Alors qu’il vit encore à Paris, Karel Husa se voit proposer un poste à la Cornell University à Ithaca, dans l’État de New-York – embarqué pour trois ans dans l’aventure professorale, il y fera toute sa carrière, jusqu’en 1992 lorsqu’il prendra sa retraite. En 1959, le voilà citoyen étasunien. Après avoir écrit, entre autres, un Poème pour alto et orchestre, un Concertino pour saxophone et ensemble, une Sérénade pour quintette à vent ou encore Mosaïques pour orchestre, il s’apprêtait à honorer la commande d’un Concerto pour orchestre lorsqu’après sept mois la politique du Pražské jaro que mène Alexander Dubček est réprimée par l’entrée des chars russes dans la cité. En réaction à cette violation de sa ville natale, il compose alors Music for Prague 1968 pour un ensemble de cuivres. Dans un commentaire qu’il a lui-même conçu pour accompagner les exécutions de la version orchestrée – entièrement cité par Pavel Petráněk et Martin Rudovský dans leur notice du disque (en anglais, allemand et tchèque) –, on apprend que celle-ci marie trois idées : un ancien chant hussite du XVe siècle (plusieurs fois utilisé par les compositeurs tchèques) qui appelle à la résistance la plus vaillante, l’omniprésence campanaire de la ville aux cents clochers, enfin trois accords qui forment une figure timide répartie dans les bois.
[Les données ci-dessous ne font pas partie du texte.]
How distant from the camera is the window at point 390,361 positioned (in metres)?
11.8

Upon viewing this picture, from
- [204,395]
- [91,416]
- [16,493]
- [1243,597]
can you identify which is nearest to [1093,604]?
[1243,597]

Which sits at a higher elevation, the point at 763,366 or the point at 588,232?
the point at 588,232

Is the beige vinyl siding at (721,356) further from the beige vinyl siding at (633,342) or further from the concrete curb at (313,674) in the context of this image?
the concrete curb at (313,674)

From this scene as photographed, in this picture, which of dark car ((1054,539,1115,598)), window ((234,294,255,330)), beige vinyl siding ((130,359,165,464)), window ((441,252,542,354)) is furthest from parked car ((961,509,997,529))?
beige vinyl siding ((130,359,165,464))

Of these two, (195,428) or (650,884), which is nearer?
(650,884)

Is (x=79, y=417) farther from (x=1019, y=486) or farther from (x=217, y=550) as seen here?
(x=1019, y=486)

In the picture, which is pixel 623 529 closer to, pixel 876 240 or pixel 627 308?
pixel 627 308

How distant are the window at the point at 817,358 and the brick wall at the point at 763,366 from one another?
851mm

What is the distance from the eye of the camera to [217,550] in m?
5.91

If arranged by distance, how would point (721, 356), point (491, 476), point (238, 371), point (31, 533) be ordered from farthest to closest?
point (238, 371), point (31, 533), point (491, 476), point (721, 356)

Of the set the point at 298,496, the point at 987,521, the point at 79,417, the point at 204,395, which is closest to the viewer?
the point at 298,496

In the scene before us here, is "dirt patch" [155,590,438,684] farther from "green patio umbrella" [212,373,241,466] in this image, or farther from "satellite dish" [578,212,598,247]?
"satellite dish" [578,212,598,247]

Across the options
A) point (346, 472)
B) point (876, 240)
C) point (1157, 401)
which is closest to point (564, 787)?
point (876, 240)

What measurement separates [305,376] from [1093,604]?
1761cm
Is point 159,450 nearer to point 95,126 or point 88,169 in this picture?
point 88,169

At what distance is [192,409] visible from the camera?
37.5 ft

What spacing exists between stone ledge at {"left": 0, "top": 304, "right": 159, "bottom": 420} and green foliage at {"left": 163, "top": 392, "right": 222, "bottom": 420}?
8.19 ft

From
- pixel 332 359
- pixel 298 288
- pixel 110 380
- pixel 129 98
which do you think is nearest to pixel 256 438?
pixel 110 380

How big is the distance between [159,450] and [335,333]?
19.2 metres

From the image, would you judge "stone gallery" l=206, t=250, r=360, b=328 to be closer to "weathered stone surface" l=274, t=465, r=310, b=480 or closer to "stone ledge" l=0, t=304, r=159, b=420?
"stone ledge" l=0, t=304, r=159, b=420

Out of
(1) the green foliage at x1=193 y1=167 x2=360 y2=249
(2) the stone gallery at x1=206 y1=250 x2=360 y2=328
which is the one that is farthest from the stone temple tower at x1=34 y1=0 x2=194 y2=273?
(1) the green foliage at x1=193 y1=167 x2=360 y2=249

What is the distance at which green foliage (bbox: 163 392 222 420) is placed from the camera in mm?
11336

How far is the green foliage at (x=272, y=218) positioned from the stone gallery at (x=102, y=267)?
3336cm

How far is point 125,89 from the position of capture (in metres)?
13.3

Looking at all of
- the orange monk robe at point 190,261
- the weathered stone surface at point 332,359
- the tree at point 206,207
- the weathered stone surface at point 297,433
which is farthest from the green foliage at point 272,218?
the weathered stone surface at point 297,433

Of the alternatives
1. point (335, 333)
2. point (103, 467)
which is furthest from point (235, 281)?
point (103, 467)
Cet hommage compte quatre mouvements. Introduction and Fanfare annoncent le danger qui plane sur la liberté du pays, pourtant gagné par le courage de s’affirmer via l’hymne hussite. Le climat change considérablement avec Aria qui distribue une sorte de chute de cloches, pour ainsi dire, avant l’âpre engluement dans la tragédie. S’ensuit un Interlude complètement gelé dans un quasi-immobilisme semi-percussif, piano, inquiétant telle la suspension des chants d’oiseaux juste avant l’orage. Un roulement sec et déterminé l’enchaîne à Toccata and Chorale qui scelle à la fois l’événement et un message d’espoir. Cette version orchestrale date de 1969. Husa se rendit à Prague pour la diriger, mais le concert fut interdit par la nouvelle administration. C’est donc à Munich qu’il a mené la première européenne, le 31 janvier 1970. Quant aux mélomanes tchèques, ils ne purent découvrir Music for Prague 1968 qu’en février 1990.
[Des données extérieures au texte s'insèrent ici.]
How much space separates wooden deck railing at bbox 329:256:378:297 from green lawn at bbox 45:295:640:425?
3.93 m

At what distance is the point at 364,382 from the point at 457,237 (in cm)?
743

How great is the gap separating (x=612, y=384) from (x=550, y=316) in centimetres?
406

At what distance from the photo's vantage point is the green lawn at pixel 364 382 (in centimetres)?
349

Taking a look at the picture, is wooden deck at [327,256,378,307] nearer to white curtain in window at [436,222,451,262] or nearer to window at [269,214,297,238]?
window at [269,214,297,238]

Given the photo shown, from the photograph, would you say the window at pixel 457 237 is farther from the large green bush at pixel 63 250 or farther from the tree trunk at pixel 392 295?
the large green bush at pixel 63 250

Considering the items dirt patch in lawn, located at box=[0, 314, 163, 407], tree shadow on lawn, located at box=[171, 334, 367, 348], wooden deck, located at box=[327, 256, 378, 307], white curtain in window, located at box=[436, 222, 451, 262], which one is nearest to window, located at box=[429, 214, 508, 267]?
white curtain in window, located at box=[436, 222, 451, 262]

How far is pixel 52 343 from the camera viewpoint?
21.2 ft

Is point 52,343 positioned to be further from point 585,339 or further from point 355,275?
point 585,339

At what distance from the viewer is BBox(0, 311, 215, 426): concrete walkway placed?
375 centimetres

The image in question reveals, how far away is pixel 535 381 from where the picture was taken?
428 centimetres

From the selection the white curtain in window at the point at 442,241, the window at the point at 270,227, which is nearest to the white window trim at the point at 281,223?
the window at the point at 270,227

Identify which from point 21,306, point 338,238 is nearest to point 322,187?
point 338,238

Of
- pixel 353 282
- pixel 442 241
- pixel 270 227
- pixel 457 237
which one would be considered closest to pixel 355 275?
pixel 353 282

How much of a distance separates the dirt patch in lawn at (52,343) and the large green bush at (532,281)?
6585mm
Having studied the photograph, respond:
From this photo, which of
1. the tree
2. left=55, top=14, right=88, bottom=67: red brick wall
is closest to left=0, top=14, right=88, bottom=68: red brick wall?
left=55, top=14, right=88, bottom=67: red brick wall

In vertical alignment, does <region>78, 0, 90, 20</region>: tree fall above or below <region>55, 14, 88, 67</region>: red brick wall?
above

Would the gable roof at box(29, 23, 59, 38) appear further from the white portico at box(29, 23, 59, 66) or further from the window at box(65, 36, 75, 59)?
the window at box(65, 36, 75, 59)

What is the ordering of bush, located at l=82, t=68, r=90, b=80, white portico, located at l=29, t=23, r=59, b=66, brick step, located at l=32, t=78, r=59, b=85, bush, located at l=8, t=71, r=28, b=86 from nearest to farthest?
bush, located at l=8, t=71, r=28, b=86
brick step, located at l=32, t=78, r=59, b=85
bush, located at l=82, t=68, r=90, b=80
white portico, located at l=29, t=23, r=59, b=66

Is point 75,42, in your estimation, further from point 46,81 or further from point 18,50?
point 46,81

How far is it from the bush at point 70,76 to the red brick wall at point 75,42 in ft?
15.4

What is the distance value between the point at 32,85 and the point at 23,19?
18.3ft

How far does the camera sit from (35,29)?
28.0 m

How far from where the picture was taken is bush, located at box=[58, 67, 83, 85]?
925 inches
Trente ans s’écoulèrent entre la composition de la Symphonie n°1 et la Symphonie n°2 « Réflexions ». En 1983, Karel Husa fait un usage plus soigneux encore de sa grande maîtrise des moyens orchestraux, comme en témoigne le début fort intrigant du Moderato initial, évoluant bientôt vers un drame non dit qui n’exclut pas le raffinement des timbres. Né dans un ostinato de percussions, Very fast se développe dans un bondissement rythmique néo-stravinskien, ponctué en son centre par une caresse harpistique. L’œuvre se termine dans ultime et vaste mouvement lent (Slow), peu à peu apaisé. L’excellent Symfonický Orchestr Prahy signe un fort beau portrait du compositeur.